### Exercise task:
Rewrite the lines of the items below with "furthest" swapped for "farthest" and everything else unchanged, leaving out the pictures.

### Stored records:
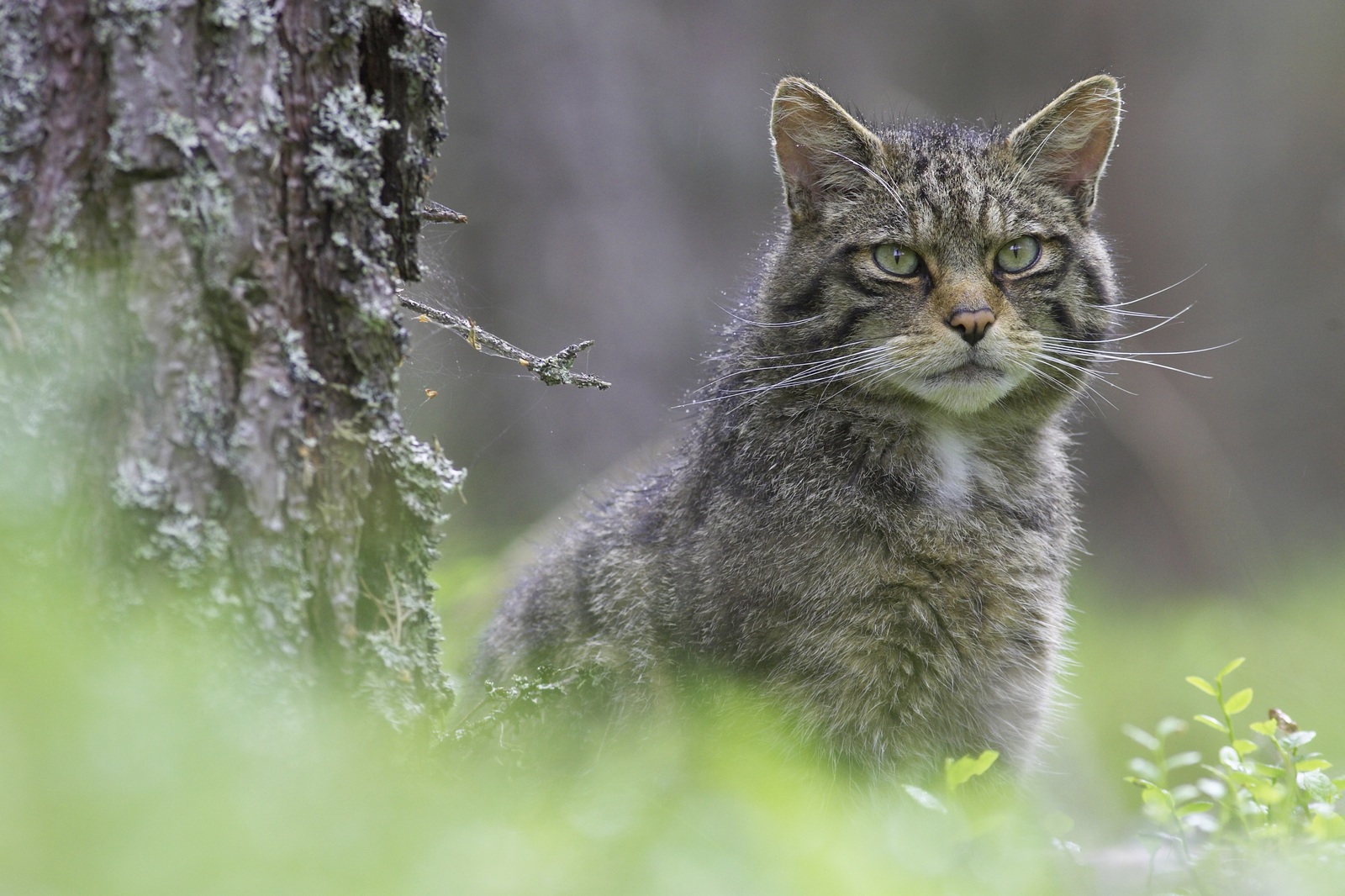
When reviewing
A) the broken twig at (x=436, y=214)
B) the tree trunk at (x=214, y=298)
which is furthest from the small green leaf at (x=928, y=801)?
the broken twig at (x=436, y=214)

### Result of this task:
When reviewing
A) the broken twig at (x=436, y=214)
B) the tree trunk at (x=214, y=298)
which is farthest from the small green leaf at (x=928, y=801)?
the broken twig at (x=436, y=214)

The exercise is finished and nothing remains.